That could account for the panic . . . but she was still enrolled in classes.
Maybe Hope Devane had been a source of support. Now, with Hope dead and her own health in question, was she overwhelmed?
The testing had been done at the Student Health Center. Getting records without legal grounds would be impossible.
Having a look at Muscadine seemed more important than ever, but the acting seminar was one of those weekly things that lasted four hours and was only half-over.
In the meantime, I’d try the others. Patrick Huang would be free in thirty minutes, Deborah Brittain soon after. Huang’s class was nearby, in the Engineering Building. Back to the Science Quad. As I started to turn, a deep voice behind me said, “Sleuthing on campus, Detective?”
Casey Locking stood several steps above me, looking amused. His long hair was freshly moussed, and he wore the same long leather coat, jeans, and motorcycle boots. Black T-shirt under the coat. The skull ring was still there, too, despite his remark about getting rid of it.
Glinting in the sunlight, the death’s-head grin wide, almost alive.
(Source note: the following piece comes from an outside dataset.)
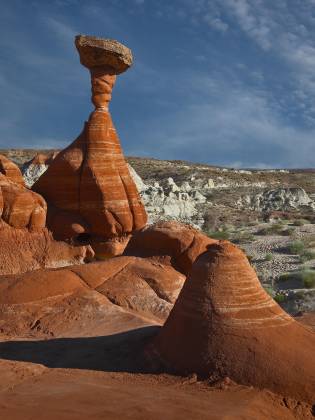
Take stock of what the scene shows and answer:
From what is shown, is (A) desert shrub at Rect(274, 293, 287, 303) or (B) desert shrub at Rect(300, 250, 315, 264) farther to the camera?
(B) desert shrub at Rect(300, 250, 315, 264)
In the ringed hand was a cigarette, in the other an attachÉ case, olive leather, gold-embossed CDL over the clasp. The fingers sandwiching the cigarette twitched and smoke puffed and rose.
“I’m not a detective,” I said.
That made him blink, but nothing else on his face moved.
I climbed to his level and showed him my consultant’s badge. His mouth pursed as he studied it.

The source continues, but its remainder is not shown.